Brenda Haas, general manager of the Holiday Inn Express in Willcox, is also a proponent of the plan. “I didn’t realize there was more value in having a national park attraction,” she says. Many of her guests come to visit the monument. She’s a fan, too. “It’s more than a park,” she says, “It should be an eighth wonder.”

photo of a yucca, backlit by a rising or setting sunphoto Enriqueta Flores-Guevara & Lon BrehmerIndigenous Yucca elata, a palm-like soaptree, is prevalent in Chiricahua.

Amanda Baillee, former executive director of the Sierra Vista Chamber of Commerce, is on the Tourism Commission with Gent. She set up the Facebook page that helped garner more publicity for the campaign. “Everyone here was on board immediately,” she says, explaining how Sierra Vista’s economy has been hurt by sequestration at Fort Huachuca, the city’s largest employer. “Surrounded by beautiful scenery, we’re a hidden gem down here. So we’re trying to move more toward tourism to help our economy grow.”

Tireless in his efforts, Gent, a tall man of medium build, enunciates carefully when he speaks, and has PowerPoint slide presentations of various lengths ready to go. If you have just two minutes to spare, he’ll email one, or if you have more time, he’ll offer to make a presentation. As he speaks, his passion ignites, his voice rising in volume, picking up speed. He emphasizes his thoughts with a hand movement or two. He really wants this.

“No land-use changes. No additional staffing. No budget increase. The site is already managed by the National Park Service. We’re just asking for a name change,” he says.

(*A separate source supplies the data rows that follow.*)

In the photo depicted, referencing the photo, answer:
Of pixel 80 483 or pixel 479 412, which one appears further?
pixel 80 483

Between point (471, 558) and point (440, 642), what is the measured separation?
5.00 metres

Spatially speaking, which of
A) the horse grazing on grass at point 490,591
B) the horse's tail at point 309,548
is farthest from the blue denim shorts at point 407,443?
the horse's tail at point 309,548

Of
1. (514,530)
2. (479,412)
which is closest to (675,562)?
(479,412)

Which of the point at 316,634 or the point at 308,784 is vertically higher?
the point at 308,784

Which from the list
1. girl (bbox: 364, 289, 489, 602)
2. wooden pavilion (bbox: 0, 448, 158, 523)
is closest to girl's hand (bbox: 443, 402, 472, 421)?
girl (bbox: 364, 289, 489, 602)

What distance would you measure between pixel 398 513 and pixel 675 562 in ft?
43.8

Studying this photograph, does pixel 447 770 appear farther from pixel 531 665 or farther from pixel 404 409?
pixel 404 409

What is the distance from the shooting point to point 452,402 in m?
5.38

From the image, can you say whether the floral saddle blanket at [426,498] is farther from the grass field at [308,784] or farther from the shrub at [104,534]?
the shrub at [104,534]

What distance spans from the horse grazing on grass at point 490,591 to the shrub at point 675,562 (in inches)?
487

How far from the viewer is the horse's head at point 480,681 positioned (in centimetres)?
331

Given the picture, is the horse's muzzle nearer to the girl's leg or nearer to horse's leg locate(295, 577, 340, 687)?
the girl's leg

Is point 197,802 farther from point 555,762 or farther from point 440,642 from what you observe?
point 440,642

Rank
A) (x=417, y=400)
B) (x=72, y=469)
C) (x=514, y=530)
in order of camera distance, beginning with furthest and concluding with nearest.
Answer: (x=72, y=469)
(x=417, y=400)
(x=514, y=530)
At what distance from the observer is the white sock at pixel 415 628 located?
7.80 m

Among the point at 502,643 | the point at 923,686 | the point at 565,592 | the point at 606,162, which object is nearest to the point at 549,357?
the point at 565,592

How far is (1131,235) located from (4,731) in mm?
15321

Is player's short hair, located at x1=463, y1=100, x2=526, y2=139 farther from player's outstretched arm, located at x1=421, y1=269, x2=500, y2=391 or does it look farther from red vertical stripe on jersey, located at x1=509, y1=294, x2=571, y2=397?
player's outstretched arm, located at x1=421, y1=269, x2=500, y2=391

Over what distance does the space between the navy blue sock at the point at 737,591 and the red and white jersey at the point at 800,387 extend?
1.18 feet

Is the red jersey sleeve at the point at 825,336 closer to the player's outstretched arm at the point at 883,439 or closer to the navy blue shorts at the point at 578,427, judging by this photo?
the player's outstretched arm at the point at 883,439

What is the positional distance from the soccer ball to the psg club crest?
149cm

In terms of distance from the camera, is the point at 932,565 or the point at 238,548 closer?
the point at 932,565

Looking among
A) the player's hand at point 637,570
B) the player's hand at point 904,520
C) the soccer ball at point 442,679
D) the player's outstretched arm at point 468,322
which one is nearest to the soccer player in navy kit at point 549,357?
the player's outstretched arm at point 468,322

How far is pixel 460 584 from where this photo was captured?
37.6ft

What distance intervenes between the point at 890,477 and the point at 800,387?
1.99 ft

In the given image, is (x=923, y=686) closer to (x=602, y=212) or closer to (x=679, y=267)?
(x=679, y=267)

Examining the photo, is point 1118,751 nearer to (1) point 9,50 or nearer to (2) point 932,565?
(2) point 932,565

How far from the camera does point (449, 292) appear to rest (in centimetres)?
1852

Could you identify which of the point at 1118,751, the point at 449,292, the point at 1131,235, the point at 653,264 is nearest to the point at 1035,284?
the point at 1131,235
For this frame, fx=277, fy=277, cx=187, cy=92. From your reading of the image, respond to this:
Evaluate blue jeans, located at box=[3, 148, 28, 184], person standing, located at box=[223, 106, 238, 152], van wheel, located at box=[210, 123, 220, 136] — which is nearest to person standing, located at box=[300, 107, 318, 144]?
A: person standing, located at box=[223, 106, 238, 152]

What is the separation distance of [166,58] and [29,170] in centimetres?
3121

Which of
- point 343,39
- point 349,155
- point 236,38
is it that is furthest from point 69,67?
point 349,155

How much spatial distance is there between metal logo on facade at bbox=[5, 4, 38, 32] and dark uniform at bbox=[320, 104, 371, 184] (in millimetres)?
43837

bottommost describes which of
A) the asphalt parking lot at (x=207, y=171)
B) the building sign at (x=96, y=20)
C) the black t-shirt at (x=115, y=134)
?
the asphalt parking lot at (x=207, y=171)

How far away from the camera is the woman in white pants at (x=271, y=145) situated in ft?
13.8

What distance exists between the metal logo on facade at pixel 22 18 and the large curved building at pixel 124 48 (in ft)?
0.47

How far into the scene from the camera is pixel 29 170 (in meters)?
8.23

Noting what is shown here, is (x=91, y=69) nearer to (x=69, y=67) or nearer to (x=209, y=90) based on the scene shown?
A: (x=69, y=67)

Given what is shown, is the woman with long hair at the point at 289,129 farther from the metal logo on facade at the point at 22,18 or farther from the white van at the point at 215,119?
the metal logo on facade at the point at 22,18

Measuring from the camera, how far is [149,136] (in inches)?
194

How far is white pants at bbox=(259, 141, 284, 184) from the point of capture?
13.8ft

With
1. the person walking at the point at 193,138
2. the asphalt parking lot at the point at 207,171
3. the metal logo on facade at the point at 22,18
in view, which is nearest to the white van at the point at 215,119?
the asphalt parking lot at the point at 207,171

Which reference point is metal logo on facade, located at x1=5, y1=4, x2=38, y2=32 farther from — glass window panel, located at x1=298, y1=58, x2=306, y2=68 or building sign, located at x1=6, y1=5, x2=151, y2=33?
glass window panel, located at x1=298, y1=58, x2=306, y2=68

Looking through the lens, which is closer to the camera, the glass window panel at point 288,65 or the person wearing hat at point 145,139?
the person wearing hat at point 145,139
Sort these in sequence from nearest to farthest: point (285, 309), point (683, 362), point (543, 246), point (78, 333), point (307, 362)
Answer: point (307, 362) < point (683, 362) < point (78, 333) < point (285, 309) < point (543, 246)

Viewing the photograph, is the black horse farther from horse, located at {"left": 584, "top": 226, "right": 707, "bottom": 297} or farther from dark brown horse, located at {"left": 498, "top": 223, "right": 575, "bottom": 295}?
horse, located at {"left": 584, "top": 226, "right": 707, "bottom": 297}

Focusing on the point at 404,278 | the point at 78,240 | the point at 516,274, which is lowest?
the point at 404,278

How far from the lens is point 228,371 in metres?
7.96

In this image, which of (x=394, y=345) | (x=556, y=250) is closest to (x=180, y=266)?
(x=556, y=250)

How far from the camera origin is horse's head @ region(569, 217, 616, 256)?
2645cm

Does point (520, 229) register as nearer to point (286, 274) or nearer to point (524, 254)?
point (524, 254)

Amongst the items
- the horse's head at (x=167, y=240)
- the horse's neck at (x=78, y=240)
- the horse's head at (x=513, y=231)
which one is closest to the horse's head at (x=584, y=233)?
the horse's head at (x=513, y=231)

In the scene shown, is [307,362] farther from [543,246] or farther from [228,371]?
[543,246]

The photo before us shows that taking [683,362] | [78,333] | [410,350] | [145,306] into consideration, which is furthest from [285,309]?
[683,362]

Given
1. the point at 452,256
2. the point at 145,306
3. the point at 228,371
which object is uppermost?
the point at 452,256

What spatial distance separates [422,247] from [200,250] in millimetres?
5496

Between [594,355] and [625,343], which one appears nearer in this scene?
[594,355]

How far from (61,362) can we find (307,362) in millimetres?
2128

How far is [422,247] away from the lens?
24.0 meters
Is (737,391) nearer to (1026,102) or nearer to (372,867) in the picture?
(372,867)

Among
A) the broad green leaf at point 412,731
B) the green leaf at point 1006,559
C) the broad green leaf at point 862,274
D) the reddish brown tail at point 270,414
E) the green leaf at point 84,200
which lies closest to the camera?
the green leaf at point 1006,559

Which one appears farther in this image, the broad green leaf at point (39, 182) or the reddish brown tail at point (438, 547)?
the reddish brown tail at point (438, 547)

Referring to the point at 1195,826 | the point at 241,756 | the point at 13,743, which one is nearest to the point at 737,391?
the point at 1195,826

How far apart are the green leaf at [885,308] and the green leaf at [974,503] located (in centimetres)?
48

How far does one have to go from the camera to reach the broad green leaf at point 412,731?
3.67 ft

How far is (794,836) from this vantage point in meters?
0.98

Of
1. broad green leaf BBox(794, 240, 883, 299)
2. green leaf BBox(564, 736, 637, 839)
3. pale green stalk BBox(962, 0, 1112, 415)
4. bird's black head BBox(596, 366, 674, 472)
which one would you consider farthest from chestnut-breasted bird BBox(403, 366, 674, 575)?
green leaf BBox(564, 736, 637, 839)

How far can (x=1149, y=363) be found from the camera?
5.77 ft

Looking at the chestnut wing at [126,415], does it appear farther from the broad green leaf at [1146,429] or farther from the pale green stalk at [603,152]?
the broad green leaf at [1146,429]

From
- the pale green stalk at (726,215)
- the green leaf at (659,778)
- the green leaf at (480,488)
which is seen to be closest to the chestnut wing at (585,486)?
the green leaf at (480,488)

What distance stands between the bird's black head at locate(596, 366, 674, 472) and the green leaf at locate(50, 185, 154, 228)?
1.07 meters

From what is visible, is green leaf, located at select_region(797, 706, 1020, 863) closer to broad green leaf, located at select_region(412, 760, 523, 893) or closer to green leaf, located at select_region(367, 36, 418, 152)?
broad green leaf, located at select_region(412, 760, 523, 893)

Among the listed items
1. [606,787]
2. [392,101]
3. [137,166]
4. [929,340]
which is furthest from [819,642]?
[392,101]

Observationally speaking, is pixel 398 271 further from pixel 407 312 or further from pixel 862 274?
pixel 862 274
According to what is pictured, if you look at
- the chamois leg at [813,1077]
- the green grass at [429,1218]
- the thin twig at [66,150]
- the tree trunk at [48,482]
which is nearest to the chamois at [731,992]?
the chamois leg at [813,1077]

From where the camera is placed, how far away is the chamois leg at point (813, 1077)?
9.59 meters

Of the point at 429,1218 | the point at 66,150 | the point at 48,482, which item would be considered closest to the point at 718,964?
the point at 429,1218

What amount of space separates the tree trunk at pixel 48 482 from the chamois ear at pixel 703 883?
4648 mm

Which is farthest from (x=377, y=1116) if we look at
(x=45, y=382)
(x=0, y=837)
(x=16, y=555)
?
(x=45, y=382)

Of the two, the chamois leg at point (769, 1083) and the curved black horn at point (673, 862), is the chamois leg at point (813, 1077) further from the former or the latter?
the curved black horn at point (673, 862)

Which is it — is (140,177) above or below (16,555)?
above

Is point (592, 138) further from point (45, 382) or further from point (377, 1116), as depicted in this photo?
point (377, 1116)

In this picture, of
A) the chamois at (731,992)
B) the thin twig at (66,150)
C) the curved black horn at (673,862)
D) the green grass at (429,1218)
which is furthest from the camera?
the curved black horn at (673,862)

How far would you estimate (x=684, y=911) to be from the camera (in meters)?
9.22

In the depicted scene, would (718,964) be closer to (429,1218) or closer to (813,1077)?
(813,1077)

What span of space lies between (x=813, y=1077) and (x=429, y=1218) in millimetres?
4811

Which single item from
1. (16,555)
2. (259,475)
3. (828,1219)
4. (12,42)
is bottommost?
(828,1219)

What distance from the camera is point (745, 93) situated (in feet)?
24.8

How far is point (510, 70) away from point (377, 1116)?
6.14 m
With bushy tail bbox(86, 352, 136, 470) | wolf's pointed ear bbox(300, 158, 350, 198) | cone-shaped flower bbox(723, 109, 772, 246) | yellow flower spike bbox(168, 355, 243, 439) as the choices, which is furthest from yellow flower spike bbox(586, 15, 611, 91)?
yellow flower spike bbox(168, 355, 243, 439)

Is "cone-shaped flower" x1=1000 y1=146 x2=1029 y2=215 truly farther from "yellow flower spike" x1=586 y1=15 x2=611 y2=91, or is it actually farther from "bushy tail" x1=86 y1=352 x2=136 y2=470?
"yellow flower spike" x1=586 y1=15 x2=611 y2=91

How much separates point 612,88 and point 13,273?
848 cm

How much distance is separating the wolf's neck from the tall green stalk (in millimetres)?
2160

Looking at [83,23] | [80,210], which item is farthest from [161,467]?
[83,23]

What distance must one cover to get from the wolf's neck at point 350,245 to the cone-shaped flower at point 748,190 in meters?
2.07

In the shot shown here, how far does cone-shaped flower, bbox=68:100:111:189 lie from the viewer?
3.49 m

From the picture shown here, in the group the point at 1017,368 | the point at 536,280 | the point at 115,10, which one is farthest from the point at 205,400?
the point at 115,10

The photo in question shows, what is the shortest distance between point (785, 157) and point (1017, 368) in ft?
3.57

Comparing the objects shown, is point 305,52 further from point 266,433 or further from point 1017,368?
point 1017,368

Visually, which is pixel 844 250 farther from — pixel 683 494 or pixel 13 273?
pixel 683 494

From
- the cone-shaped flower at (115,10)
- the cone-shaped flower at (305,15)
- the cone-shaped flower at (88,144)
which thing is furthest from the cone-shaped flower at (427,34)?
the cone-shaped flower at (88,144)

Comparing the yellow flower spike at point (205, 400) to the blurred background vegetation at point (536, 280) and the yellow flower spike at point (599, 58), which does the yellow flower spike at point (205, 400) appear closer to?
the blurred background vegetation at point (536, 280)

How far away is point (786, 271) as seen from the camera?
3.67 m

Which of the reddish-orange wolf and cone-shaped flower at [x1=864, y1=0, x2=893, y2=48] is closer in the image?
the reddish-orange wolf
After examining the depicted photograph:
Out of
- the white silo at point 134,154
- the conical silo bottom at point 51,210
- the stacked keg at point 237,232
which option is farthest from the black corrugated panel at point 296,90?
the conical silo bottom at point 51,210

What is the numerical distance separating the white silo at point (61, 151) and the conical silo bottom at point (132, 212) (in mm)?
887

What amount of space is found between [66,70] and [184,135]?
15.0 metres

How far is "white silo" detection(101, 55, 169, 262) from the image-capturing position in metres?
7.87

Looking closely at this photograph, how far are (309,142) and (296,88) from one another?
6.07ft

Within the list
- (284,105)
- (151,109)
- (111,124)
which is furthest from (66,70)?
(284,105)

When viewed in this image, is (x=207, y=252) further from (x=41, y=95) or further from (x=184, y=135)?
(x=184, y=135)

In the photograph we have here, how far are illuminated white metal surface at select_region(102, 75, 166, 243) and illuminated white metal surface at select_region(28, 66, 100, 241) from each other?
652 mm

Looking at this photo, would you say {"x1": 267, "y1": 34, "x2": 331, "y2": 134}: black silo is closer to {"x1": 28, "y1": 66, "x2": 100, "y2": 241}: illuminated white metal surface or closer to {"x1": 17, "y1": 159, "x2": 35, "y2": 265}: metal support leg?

It’s been more than a year, and Gent has not yet heard back from Senator Flake. The only written dissenter is Senator McCain, who cited in a letter his fear that border cities are too dangerous for tourists.

Congresswoman McSally from Tucson, a retired Air Force officer herself, has shown the most interest. She eventually inquired about the campaign and then visited Chiricahua in October 2015. Her response, says Gent, was that a national park designation would be “a win-win for Arizona.” Gent was thrilled. McSally promised to write legislation early this year but hasn’t yet. Gent says she may need to see more congressional support first.

Though the effort hasn’t spurred much political action yet, it has garnered regional news articles, op-eds, and network news broadcasts. So far, proponents say, none of the local organizations they’ve spoken with have come out against the idea. Now the campaign is targeting New Mexico to build additional support. If all goes according to hope, park status would come to the Chiricahuas before the fast-approaching centennial celebration in August.

Given the current climate in Congress, time constraints, and recent dust-ups over public lands, that may be a stretch. But even if it doesn’t happen this year, enough people want to see this happen, so the campaign moves forward.